# Exercise objective
What should be copied is the stretch of entries below from the line with "2. 冠心病患者最常见的症状是什么？" up to and including the line with "Show your work", exactly and without images.

# Extracted page text data
+--
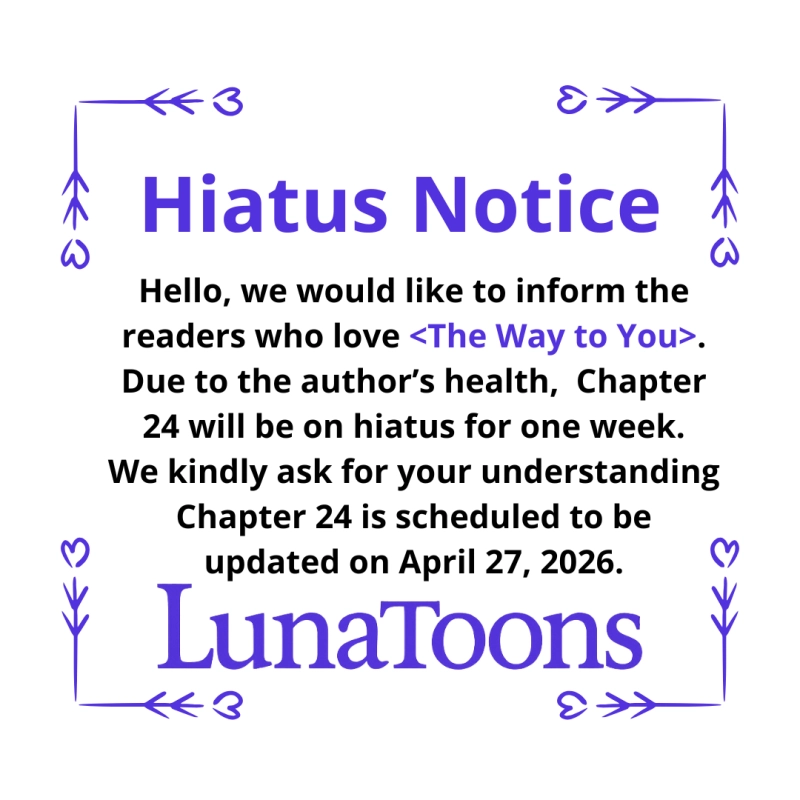 Hiatus Notice

Hello, we would like to inform the readers who love <The Way to You>. Due to the author's health, Chapter 24 will be on hiatus for one week. We kindly ask for your understanding Chapter 24 is scheduled to be updated on April 27, 2026.

LunaToons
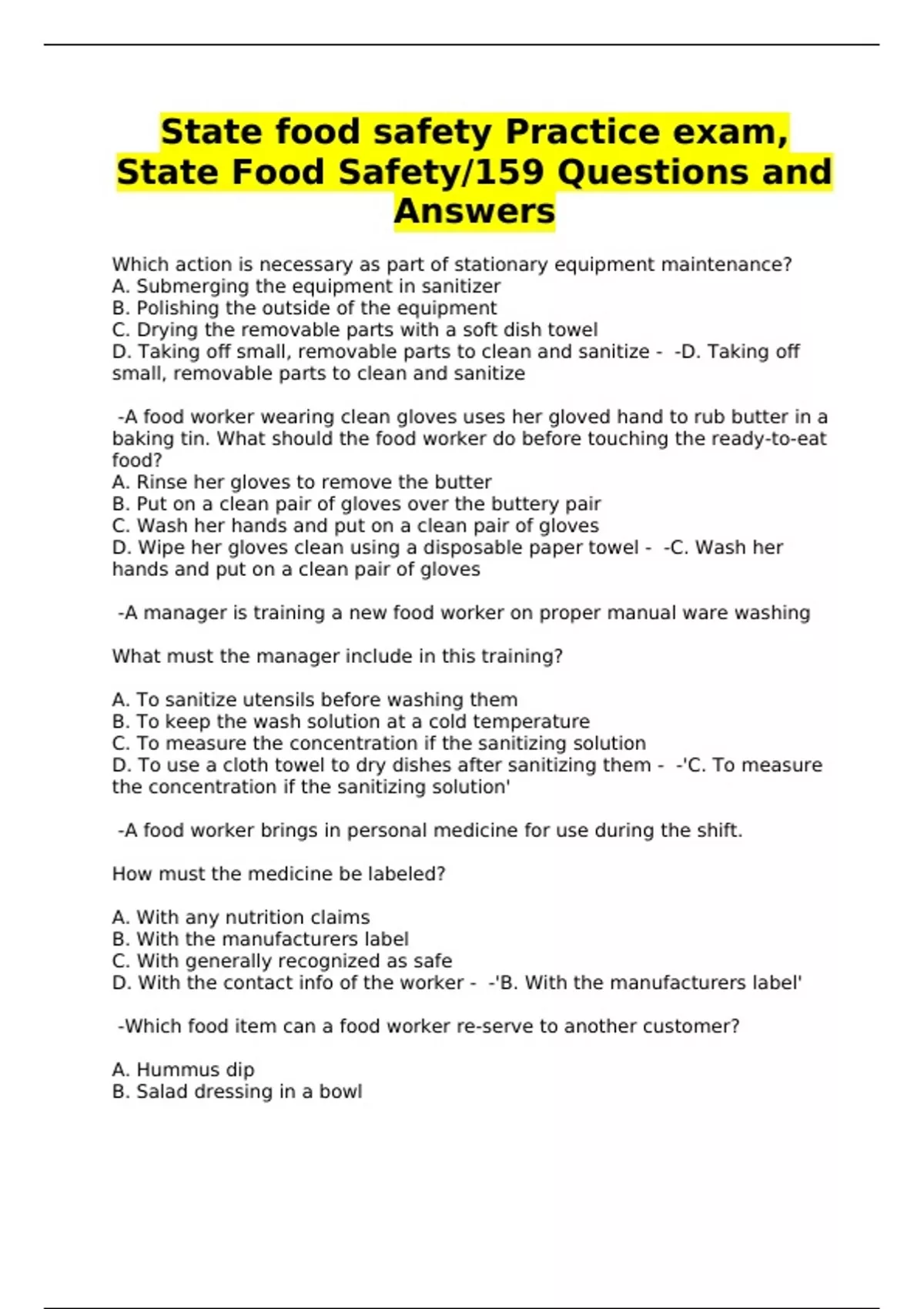 State food safety Practice exam, State Food Safety/159 Questions and Answers

Which action is necessary as part of stationary equipment maintenance?
A. Submerging the equipment in sanitizer
B. Polishing the outside of the equipment
C. Drying the removable parts with a soft dish towel
D. Taking off small, removable parts to clean and sanitize - -D. Taking off small, removable parts to clean and sanitize

-A food worker wearing clean gloves uses her gloved hand to rub butter in a baking tin. What should the food worker do before touching the ready-to-eat food?
A. Rinse her gloves to remove the butter
B. Put on a clean pair of gloves over the buttery pair
C. Wash her hands and put on a clean pair of gloves
D. Wipe her gloves clean using a disposable paper towel - -C. Wash her hands and put on a clean pair of gloves

-A manager is training a new food worker on proper manual ware washing

What must the manager include in this training?

A. To sanitize utensils before washing them
B. To keep the wash solution at a cold temperature
C. To measure the concentration if the sanitizing solution
D. To use a cloth towel to dry dishes after sanitizing them - -'C. To measure the concentration if the sanitizing solution'

-A food worker brings in personal medicine for use during the shift.

How must the medicine be labeled?

A. With any nutrition claims
B. With the manufacturers label
C. With generally recognized as safe
D. With the contact info of the worker - -'B. With the manufacturers label'

-Which food item can a food worker re-serve to another customer?

A. Hummus dip
B. Salad dressing in a bowl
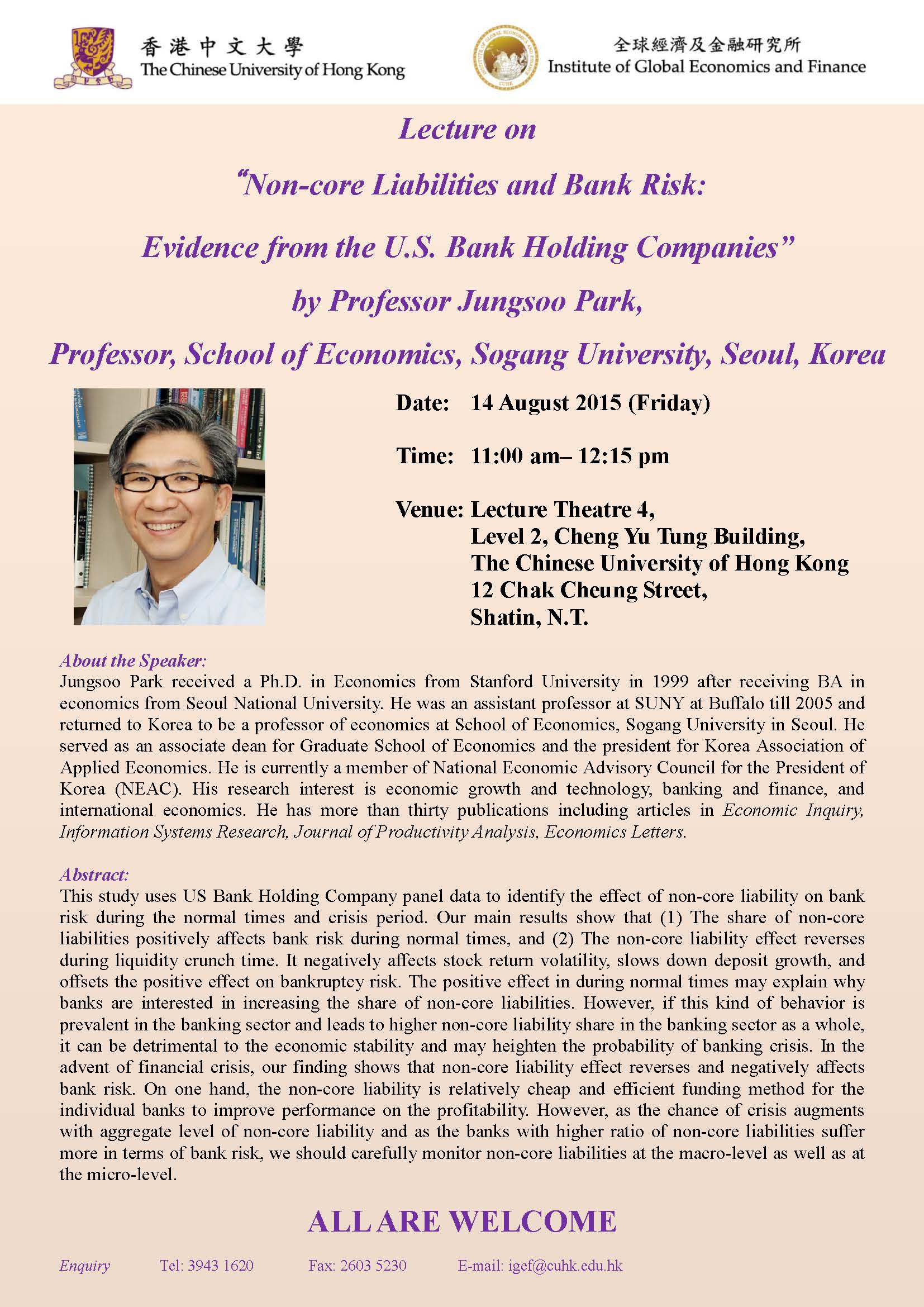 香港中文大學
The Chinese University of Hong Kong

全球經濟及金融研究所
Institute of Global Economics and Finance

Lecture on

"Non-core Liabilities and Bank Risk:

Evidence from the U.S. Bank Holding Companies"

by Professor Jungsoo Park,

Professor, School of Economics, Sogang University, Seoul, Korea

Date: 14 August 2015 (Friday)

Time: 11:00 am– 12:15 pm

Venue: Lecture Theatre 4,
Level 2, Cheng Yu Tung Building,
The Chinese University of Hong Kong
12 Chak Cheung Street,
Shatin, N.T.

About the Speaker:
Jungsoo Park received a Ph.D. in Economics from Stanford University in 1999 after receiving BA in economics from Seoul National University. He was an assistant professor at SUNY at Buffalo till 2005 and returned to Korea to be a professor of economics at School of Economics, Sogang University in Seoul. He served as an associate dean for Graduate School of Economics and the president for Korea Association of Applied Economics. He is currently a member of National Economic Advisory Council for the President of Korea (NEAC). His research interest is economic growth and technology, banking and finance, and international economics. He has more than thirty publications including articles in Economic Inquiry, Information Systems Research, Journal of Productivity Analysis, Economics Letters.

Abstract:
This study uses US Bank Holding Company panel data to identify the effect of non-core liability on bank risk during the normal times and crisis period. Our main results show that (1) The share of non-core liabilities positively affects bank risk during normal times, and (2) The non-core liability effect reverses during liquidity crunch time. It negatively affects stock return volatility, slows down deposit growth, and offsets the positive effect on bankruptcy risk. The positive effect in during normal times may explain why banks are interested in increasing the share of non-core liabilities. However, if this kind of behavior is prevalent in the banking sector and leads to higher non-core liability share in the banking sector as a whole, it can be detrimental to the economic stability and may heighten the probability of banking crisis. In the advent of financial crisis, our finding shows that non-core liability effect reverses and negatively affects bank risk. On one hand, the non-core liability is relatively cheap and efficient funding method for the individual banks to improve performance on the profitability. However, as the chance of crisis augments with aggregate level of non-core liability and as the banks with higher ratio of non-core liabilities suffer more in terms of bank risk, we should carefully monitor non-core liabilities at the macro-level as well as at the micro-level.

ALL ARE WELCOME

Enquiry Tel: 3943 1620 Fax: 2603 5230 E-mail: igef@cuhk.edu.hk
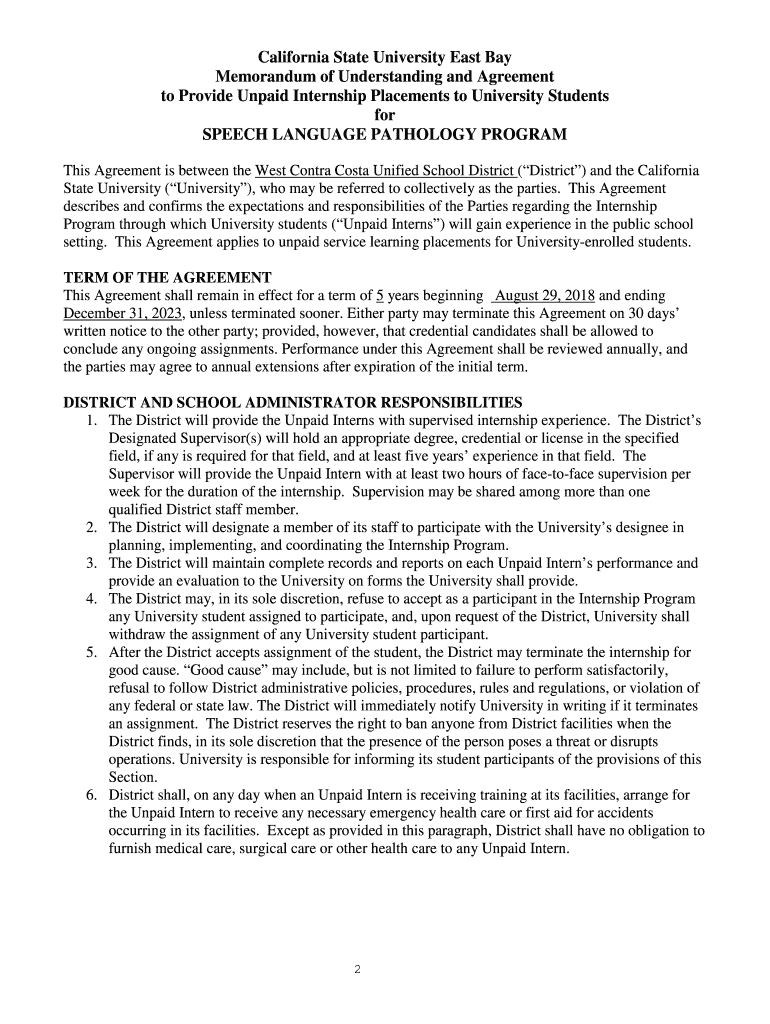 California State University East Bay
Memorandum of Understanding and Agreement
to Provide Unpaid Internship Placements to University Students
for
SPEECH LANGUAGE PATHOLOGY PROGRAM

This Agreement is between the West Contra Costa Unified School District ("District") and the California State University ("University"), who may be referred to collectively as the parties. This Agreement describes and confirms the expectations and responsibilities of the Parties regarding the Internship Program through which University students ("Unpaid Interns") will gain experience in the public school setting. This Agreement applies to unpaid service learning placements for University-enrolled students.

TERM OF THE AGREEMENT
This Agreement shall remain in effect for a term of 5 years beginning August 29, 2018 and ending December 31, 2023, unless terminated sooner. Either party may terminate this Agreement on 30 days' written notice to the other party; provided, however, that credential candidates shall be allowed to conclude any ongoing assignments. Performance under this Agreement shall be reviewed annually, and the parties may agree to annual extensions after expiration of the initial term.

DISTRICT AND SCHOOL ADMINISTRATOR RESPONSIBILITIES
1. The District will provide the Unpaid Interns with supervised internship experience. The District's Designated Supervisor(s) will hold an appropriate degree, credential or license in the specified field, if any is required for that field, and at least five years' experience in that field. The Supervisor will provide the Unpaid Intern with at least two hours of face-to-face supervision per week for the duration of the internship. Supervision may be shared among more than one qualified District staff member.
2. The District will designate a member of its staff to participate with the University's designee in planning, implementing, and coordinating the Internship Program.
3. The District will maintain complete records and reports on each Unpaid Intern's performance and provide an evaluation to the University on forms the University shall provide.
4. The District may, in its sole discretion, refuse to accept as a participant in the Internship Program any University student assigned to participate, and, upon request of the District, University shall withdraw the assignment of any University student participant.
5. After the District accepts assignment of the student, the District may terminate the internship for good cause. "Good cause" may include, but is not limited to failure to perform satisfactorily, refusal to follow District administrative policies, procedures, rules and regulations, or violation of any federal or state law. The District will immediately notify University in writing if it terminates an assignment. The District reserves the right to ban anyone from District facilities when the District finds, in its sole discretion that the presence of the person poses a threat or disrupts operations. University is responsible for informing its student participants of the provisions of this Section.
6. District shall, on any day when an Unpaid Intern is receiving training at its facilities, arrange for the Unpaid Intern to receive any necessary emergency health care or first aid for accidents occurring in its facilities. Except as provided in this paragraph, District shall have no obligation to furnish medical care, surgical care or other health care to any Unpaid Intern.

2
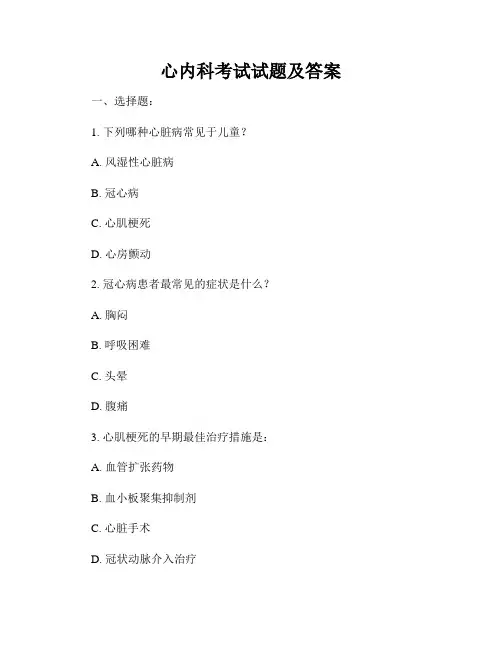 心内科考试试题及答案

一、选择题：

1. 下列哪种心脏病常见于儿童？

A. 风湿性心脏病

B. 冠心病

C. 心肌梗死

D. 心房颤动

2. 冠心病患者最常见的症状是什么？

A. 胸闷

B. 呼吸困难

C. 头晕

D. 腹痛

3. 心肌梗死的早期最佳治疗措施是：

A. 血管扩张药物

B. 血小板聚集抑制剂

C. 心脏手术

D. 冠状动脉介入治疗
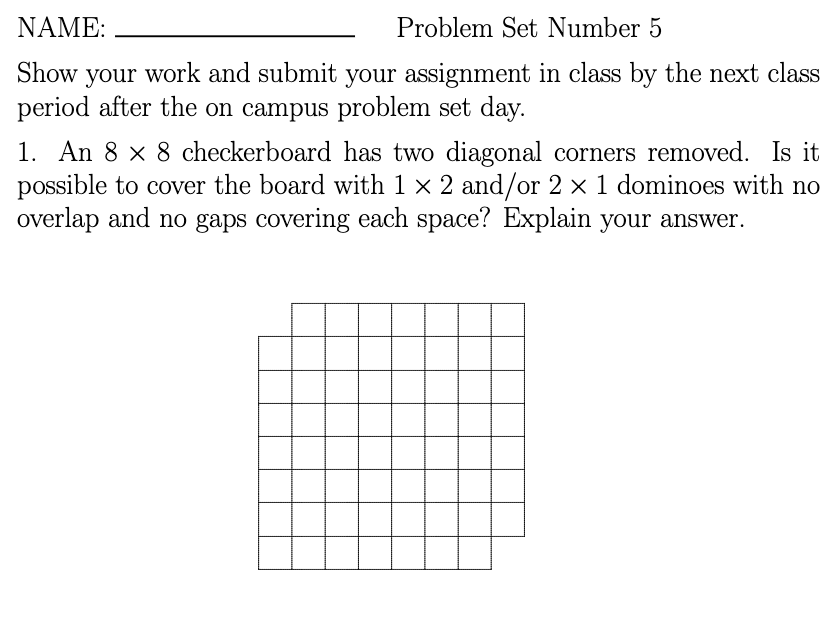 NAME: ________________ Problem Set Number 5

Show your work and submit your assignment in class by the next class period after the on campus problem set day.

1. An $8 \times 8$ checkerboard has two diagonal corners removed. Is it possible to cover the board with $1 \times 2$ and/or $2 \times 1$ dominoes with no overlap and no gaps covering each space? Explain your answer.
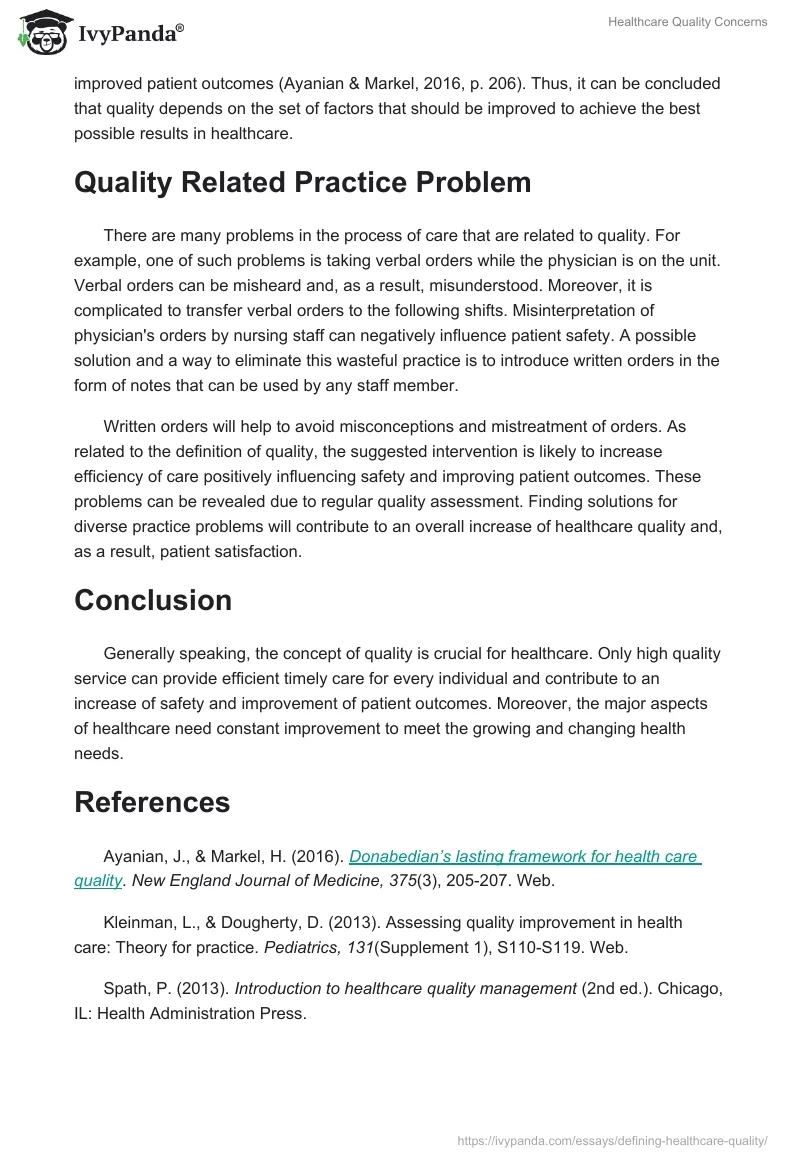 IvyPanda®

Healthcare Quality Concerns

improved patient outcomes (Ayanian & Markel, 2016, p. 206). Thus, it can be concluded that quality depends on the set of factors that should be improved to achieve the best possible results in healthcare.

Quality Related Practice Problem

There are many problems in the process of care that are related to quality. For example, one of such problems is taking verbal orders while the physician is on the unit. Verbal orders can be misheard and, as a result, misunderstood. Moreover, it is complicated to transfer verbal orders to the following shifts. Misinterpretation of physician's orders by nursing staff can negatively influence patient safety. A possible solution and a way to eliminate this wasteful practice is to introduce written orders in the form of notes that can be used by any staff member.

Written orders will help to avoid misconceptions and mistreatment of orders. As related to the definition of quality, the suggested intervention is likely to increase efficiency of care positively influencing safety and improving patient outcomes. These problems can be revealed due to regular quality assessment. Finding solutions for diverse practice problems will contribute to an overall increase of healthcare quality and, as a result, patient satisfaction.

Conclusion

Generally speaking, the concept of quality is crucial for healthcare. Only high quality service can provide efficient timely care for every individual and contribute to an increase of safety and improvement of patient outcomes. Moreover, the major aspects of healthcare need constant improvement to meet the growing and changing health needs.

References

Ayanian, J., & Markel, H. (2016). Donabedian's lasting framework for health care quality. New England Journal of Medicine, 375(3), 205-207. Web.

Kleinman, L., & Dougherty, D. (2013). Assessing quality improvement in health care: Theory for practice. Pediatrics, 131(Supplement 1), S110-S119. Web.

Spath, P. (2013). Introduction to healthcare quality management (2nd ed.). Chicago, IL: Health Administration Press.

https://ivypanda.com/essays/defining-healthcare-quality/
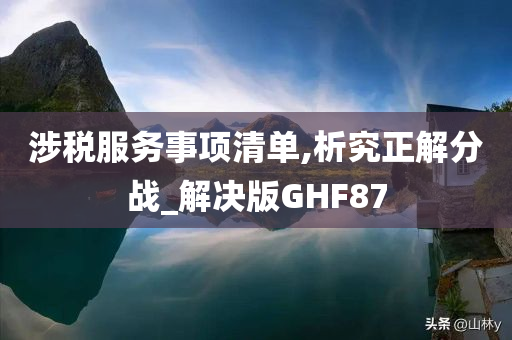 涉税服务事项清单,析究正解分战_解决版GHF87

头条 @山林y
+--
# Response area
2. 冠心病患者最常见的症状是什么？

A. 胸闷

B. 呼吸困难

C. 头晕

D. 腹痛

3. 心肌梗死的早期最佳治疗措施是：

A. 血管扩张药物

B. 血小板聚集抑制剂

C. 心脏手术

D. 冠状动脉介入治疗
 NAME: ________________ Problem Set Number 5

Show your work and submit your assignment in class by the next class period after the on campus problem set day.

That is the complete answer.